UN fudges Copenhagen Accord deadline
21.01.10 @ 10:23
BRUSSELS - As the European Union tussles over which carbon reduction figures to inscribe in the annexes of the controversial Copenhagen Accord produced in the dying hours of December's climate summit, the UN's climate change chief has warned that few countries, including the major emitters, have so far signed up with their own emission reduction plans.
Whether the European bloc signs up with a commitment of 20 percent, 25 percent or 30 percent CO2 cut, it is likely become one of the few powers that respond to the accord in time.
Yvo de Boer, the executive secretary of the UN Framework Convention on Climate Change, told reporters in Bonn on Wednesday (20 January) that just days away from a 31 January deadline, fewer than 20 countries out of 192 have submitted their targets for emissions reductions or, in the case of developing countries, the mitigation actions they intend to take.
As a result, Mr de Boer announced that the deadline has been lifted, saying that the date is "flexible."
"I see the accord as a living document that tracks actions that countries want to take," he said. "It's a soft deadline. Countries are not being asked to sign the accord to take on legally binding targets, only to indicate their intention."
In their attempts to sell the skeletal document, its authors had previously touted the end-of-January deadline as delivering the substantive element of the accord.
Rich countries were originally supposed to have inscribed their CO2 reduction targets in an annex to the accord by the end of this month, while developing countries were not strictly bound by this date.
But all talk of deadlines has now been abandoned.
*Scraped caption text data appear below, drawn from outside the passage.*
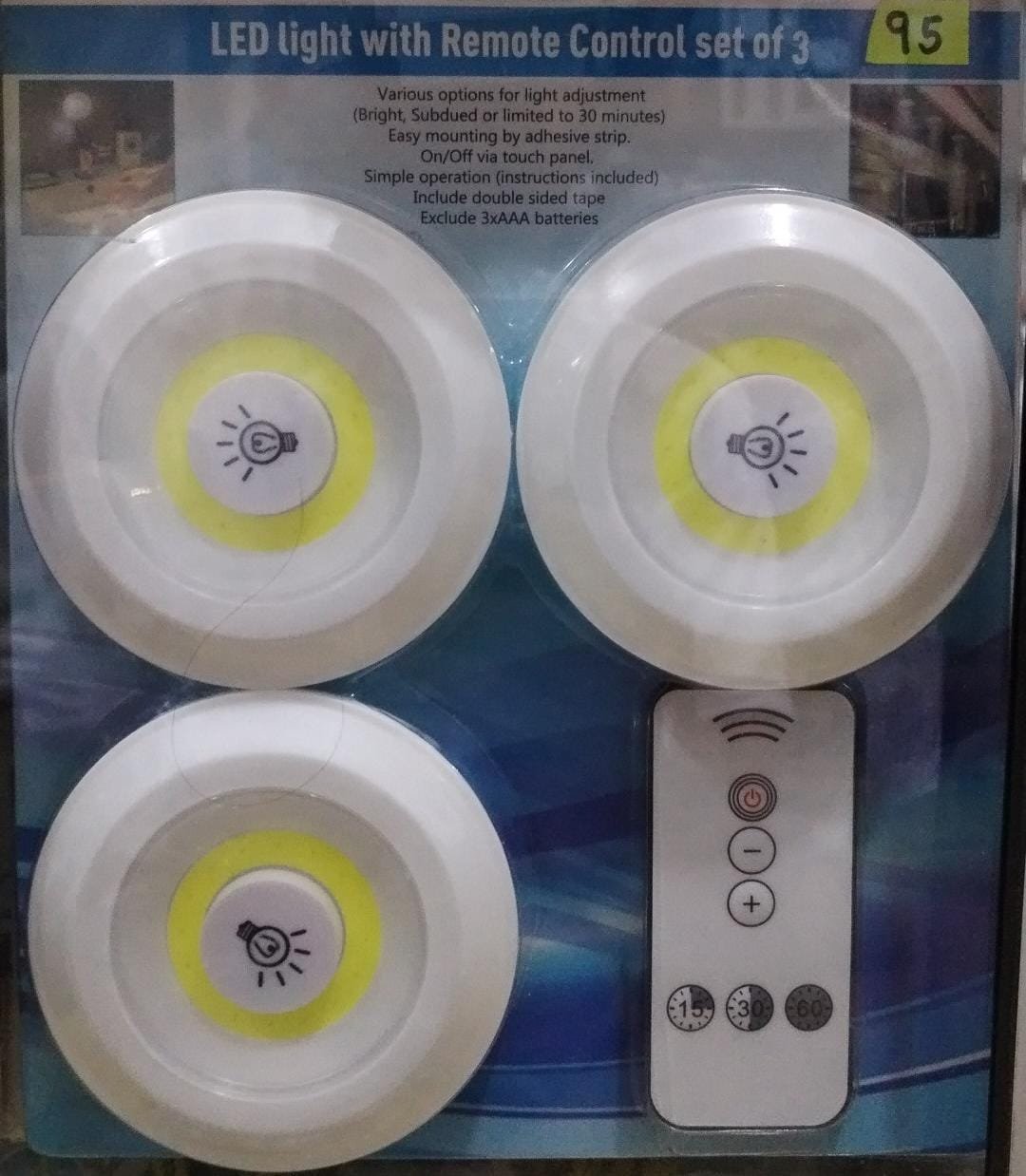 focos con control 3 luces led vr2116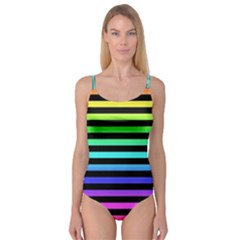 Rainbow Stripes Camisole Leotard 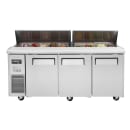 Turbo Air JST-72-N 72" J Series Sandwich/Salad Prep Table w/ Refrigerated Base, 115v thumbnail 3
The Copenhagen Accord, drafted by Brazil, China, India, South Africa and the United States, is not legally binding, and does not commit countries to a successor to the Kyoto Protocol. It contains very little in the way of detail, although it does contain a goal of limiting average global temperature increase to no more than two degrees Celsius and proposes a $100 billion a year mix of private and public monies to be delivered to developing countries to pay for adaptation to climate change and to cover the costs of moving toward a low-carbon growth path.
The UN process only "took note" of the document, with even South Africa, one of the negotiators of the text, at the time describing it as being "not acceptable."
The EU for its part remains divided over whether to inscribe in the annex its existing commitment to a 20 percent cut in CO2 on 1990 levels by 2020 or move up unilaterally to a 30 percent cut. The EU has so far said it will move to a 30 percent cut if other powers make comparable offers. As it stands, the US is currently on track to offer a cut of 17 percent on 2005 levels, equivalent to a three to four percent cut on 1990 levels.
The UK, France, Germany, Belgium and Spain, currently holding the EU's six-month rotating presidency, all back a jump to 30 percent, while Italy and Poland remain dead set against such a move.
Italy and Poland fear the costs for domestic industry and households will be raised sharply without similar commitments by other powers.
As a compromise position, Belgium has suggested a move to a reduction pledge of 25 percent.